Des physiciens japonais franchissent la barre des 100 Gbit/s à 560 GHz

Des chercheurs de l'Université de Tokushima, en collaboration avec des scientifiques des universités de Tokyo et de Gifu, ont réalisé une percée technologique qui rapproche l'ère des réseaux mobiles 6G. Les physiciens ont démontré une transmission de données stable à une vitesse record de 112 Gbit/s sur un seul canal dans la gamme de fréquences ultra-élevées de 560 GHz. C'est la première fois dans l'histoire de la science que le seuil des 100 Gbit/s est franchi à des fréquences supérieures à 420 GHz. C'est ce que rapporte Ixbt.com rapporte .

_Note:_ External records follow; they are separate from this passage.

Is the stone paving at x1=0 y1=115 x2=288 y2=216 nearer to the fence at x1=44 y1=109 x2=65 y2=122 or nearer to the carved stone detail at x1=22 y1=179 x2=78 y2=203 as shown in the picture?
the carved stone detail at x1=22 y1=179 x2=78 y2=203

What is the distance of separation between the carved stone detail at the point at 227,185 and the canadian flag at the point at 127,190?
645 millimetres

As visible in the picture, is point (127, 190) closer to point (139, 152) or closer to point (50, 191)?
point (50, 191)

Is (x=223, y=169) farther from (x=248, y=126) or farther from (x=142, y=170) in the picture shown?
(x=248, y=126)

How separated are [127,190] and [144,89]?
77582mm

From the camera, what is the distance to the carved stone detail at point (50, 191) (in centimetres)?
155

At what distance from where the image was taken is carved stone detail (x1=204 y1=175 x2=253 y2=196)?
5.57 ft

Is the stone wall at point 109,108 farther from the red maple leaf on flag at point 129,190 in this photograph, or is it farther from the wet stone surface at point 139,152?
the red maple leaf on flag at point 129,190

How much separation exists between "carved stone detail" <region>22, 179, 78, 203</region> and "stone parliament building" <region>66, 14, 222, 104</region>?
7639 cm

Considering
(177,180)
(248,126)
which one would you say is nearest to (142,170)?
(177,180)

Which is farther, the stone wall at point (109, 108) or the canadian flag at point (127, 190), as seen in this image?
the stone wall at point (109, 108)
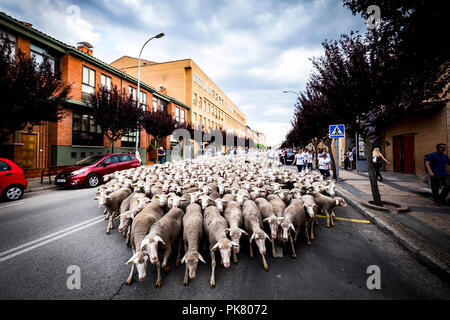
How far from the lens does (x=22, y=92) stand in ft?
27.1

La gamme térahertz (au-dessus de 300 GHz) constitue le fondement des futurs réseaux 6G, car elle permet de créer des « autoroutes de l'information » dotées d'une capacité de bande passante massive. Cependant, l'électronique traditionnelle sur silicium se heurte à des limites physiques aux fréquences supérieures à 350 GHz : la puissance des émetteurs diminue et le niveau de bruit augmente considérablement. Pour surmonter cet obstacle, l'équipe dirigée par Takeshi Yasui a abandonné les générateurs électroniques au profit d'une méthode de radiophotonique.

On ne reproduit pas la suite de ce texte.